Recuperando la libertad

¿Te acuerdas cuando siendo más niño respirabas a pleno pulmón, sin importarte que tu vientre se hinchara, llenándote de energía?  Después poco a poco casi todos empezamos a sentir restricciones y adquirimos malos hábitos respiratorios.  Al llegar a la edad adulta muchas veces nos encontramos intentando recuperar esa sensación de vitalidad  para lo cual recurrimos a estímulos muy diversos, o quizás nos hemos llenado de aprensiones y estamos buscando cómo recobrar esa tranquilidad y despreocupación…   Sabemos que hemos perdido algo, que podemos sentirnos mejor, con más energía, más seguros ¿pero cómo?  Recuperando esa respiración amplia, espontánea y despreocupada que teníamos de niños, podremos encontrar respuesta.

La respiración es el recurso más fácil y accesible que tienes para recobrar la vitalidad y aumentar tu energía.  Te da empuje y te ayuda a conectar nuevamente con esa sensación de plenitud.  Para abrir las puertas a esta fuerza vital hemos de recuperar ese modo holgado de respirar que teníamos de niños.  Y fíjate que digo “holgado”, es decir suelto, sin forzar en ningún momento.

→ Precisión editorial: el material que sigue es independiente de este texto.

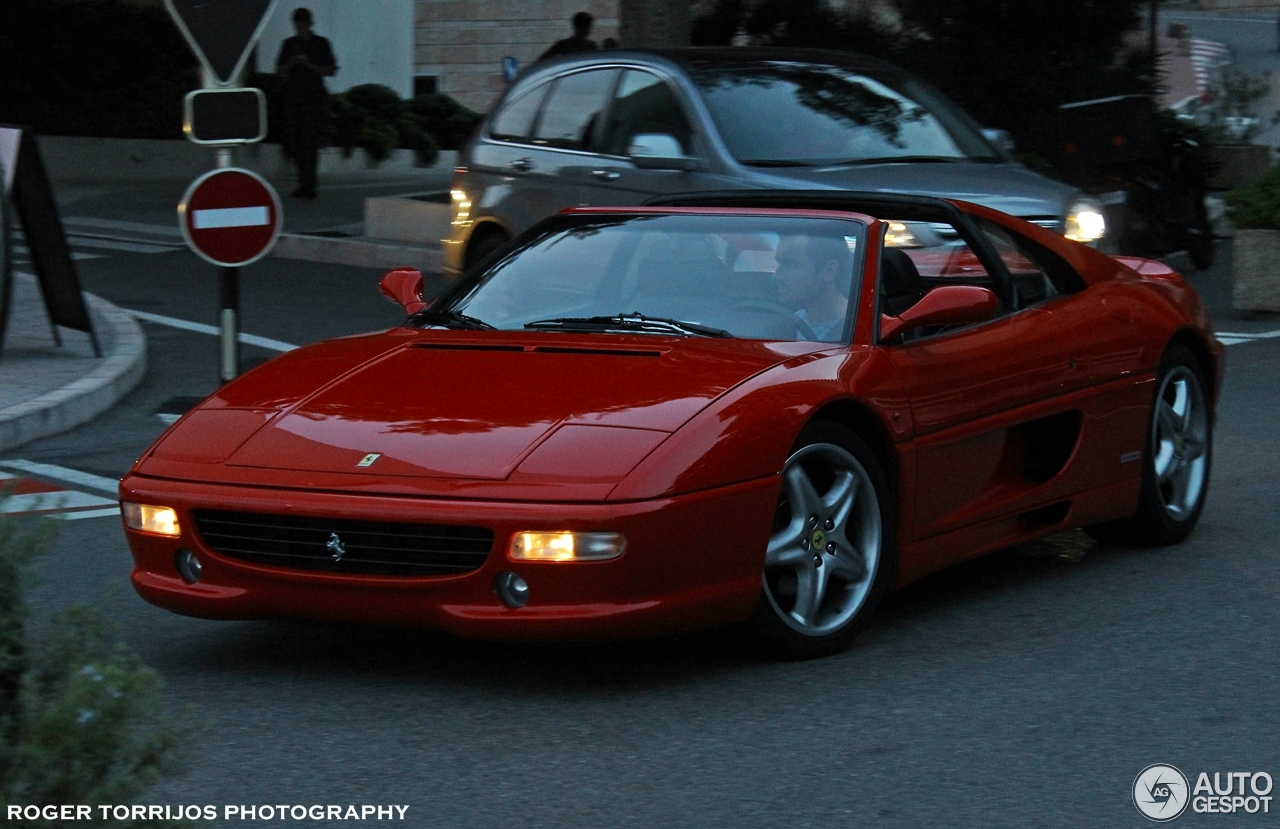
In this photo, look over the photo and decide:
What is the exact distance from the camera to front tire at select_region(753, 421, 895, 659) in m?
5.16

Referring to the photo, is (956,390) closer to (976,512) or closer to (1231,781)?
(976,512)

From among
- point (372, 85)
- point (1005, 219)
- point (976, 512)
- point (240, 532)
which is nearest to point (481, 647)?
point (240, 532)

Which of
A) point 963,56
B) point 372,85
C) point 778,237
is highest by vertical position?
point 778,237

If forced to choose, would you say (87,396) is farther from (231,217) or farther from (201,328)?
(201,328)

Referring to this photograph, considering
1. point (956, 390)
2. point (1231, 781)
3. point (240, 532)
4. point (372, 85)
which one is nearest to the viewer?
point (1231, 781)

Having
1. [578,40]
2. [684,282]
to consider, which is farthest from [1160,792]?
[578,40]

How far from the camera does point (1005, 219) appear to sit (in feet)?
22.0

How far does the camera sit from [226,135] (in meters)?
8.68

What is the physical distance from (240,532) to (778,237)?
1.89 meters

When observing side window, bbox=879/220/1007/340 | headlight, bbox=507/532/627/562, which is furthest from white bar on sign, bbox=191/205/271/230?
headlight, bbox=507/532/627/562

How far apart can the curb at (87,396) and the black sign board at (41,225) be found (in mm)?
363

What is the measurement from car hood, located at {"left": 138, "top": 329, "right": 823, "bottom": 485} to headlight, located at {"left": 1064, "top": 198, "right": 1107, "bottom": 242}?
4.70m

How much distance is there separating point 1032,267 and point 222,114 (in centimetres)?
377

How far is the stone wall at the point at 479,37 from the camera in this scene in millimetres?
37719
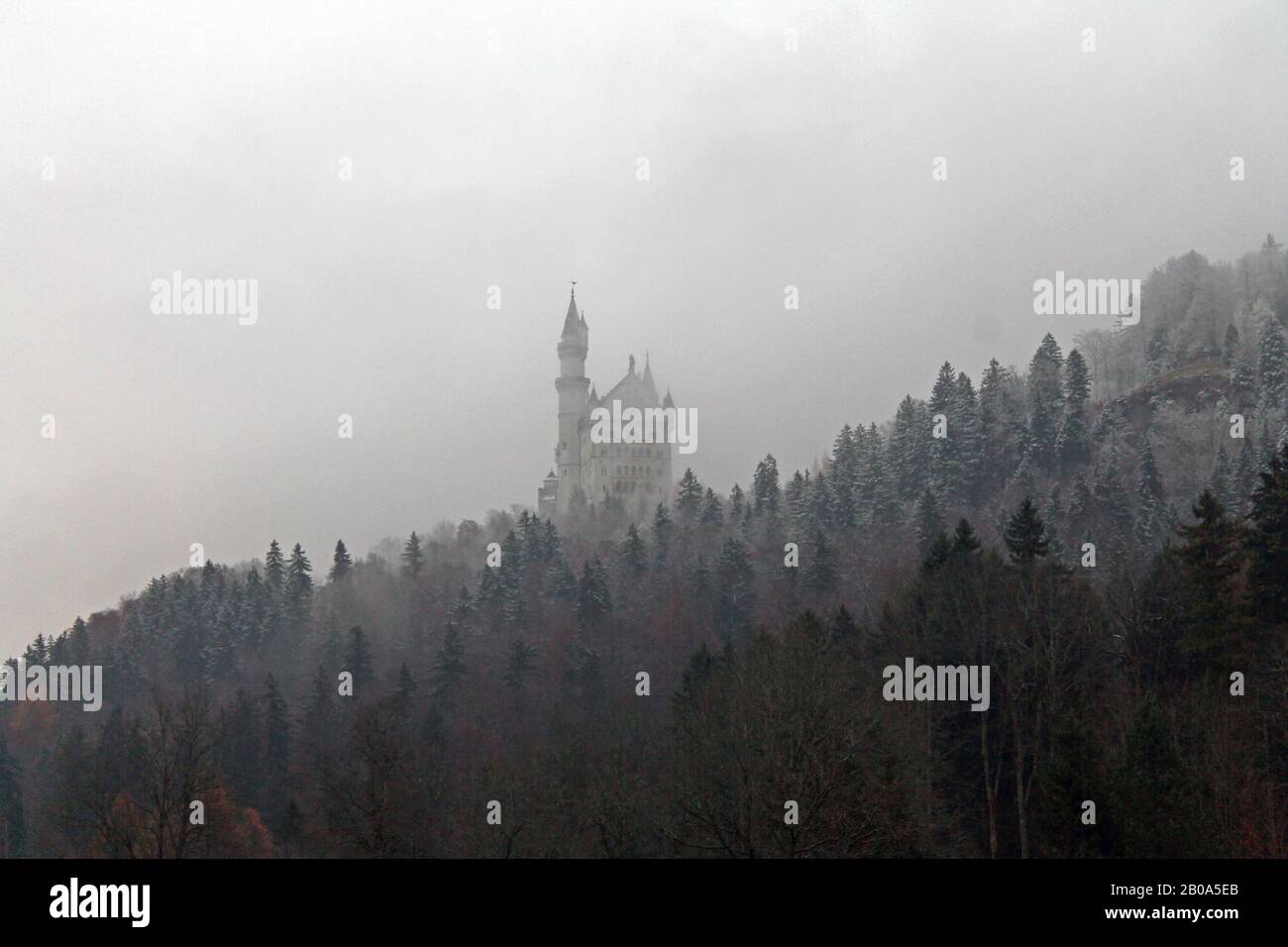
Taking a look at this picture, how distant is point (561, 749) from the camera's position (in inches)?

Y es que, en principio, respirar es una de las cosas más sencillas del mundo: sólo tenemos que inhalar y exhalar.  Pero no debemos confundir lo sencillo con lo fácil.  Si fuera fácil habría menos personas enfermas o infelices.  Y es que la respiración está vinculada no sólo con nuestra fisiología sino también con nuestras emociones y, por tanto, con nuestros pensamientos.  Es ahí donde se complica la cosa, pues cuando sentimos algún tipo de presión emocional se modifica totalmente la manera en la que respiramos.  De hecho si decimos “dime con quién andas y te diré quién eres”, podríamos decir “dime cómo respiras y te diré cómo te sientes”.    A veces no es sencillo lidiar con las emociones, pero trabajar con la respiración es una manera de equilibrarlas.  Quizás lo más importante que podemos hacer en este sentido es ir cambiando paulatinamente de actitud:  la libertad implica no forzar ni empujar nada, empecemos por no forzar ni empujar nuestro aliento.  Cultivemos una actitud respetuosa con nuestra propia respiración, sin tratar de controlarla rígidamente o de empujarla a la fuerza.  Cada vez que pactiquemos técnicas de respiración, seamos pacientes con nosotros mismos, no forcemos al aire ni a entrar ni a salir, si al final de cada exhalación y cada inhalación te detienes un momento verás como de tu cuerpo surge espontáneamente la necesidad de inhalar o exhalar, y cuando éste impulso se presente sólo deja que ocurra.  Verás cómo el proceso será más fluido y más placentero, y esto lo notarás en tu cuerpo, en tus emociones y en tu mente.

¿Te acuerdas de lo que dijo Pablo Picasso a cerca de su propia evolución como dibujante?

“Pintar como los pintores del renacimiento, me llevó unos años, pintar como los niños me llevó toda la vida”

Lo mismo pasa con la respiración, estudiar  y practicar las técnicas te llevará un tiempo, pero recuperar la libertad con la que respirabas de niño es un trabajo constante de atención y paciencia.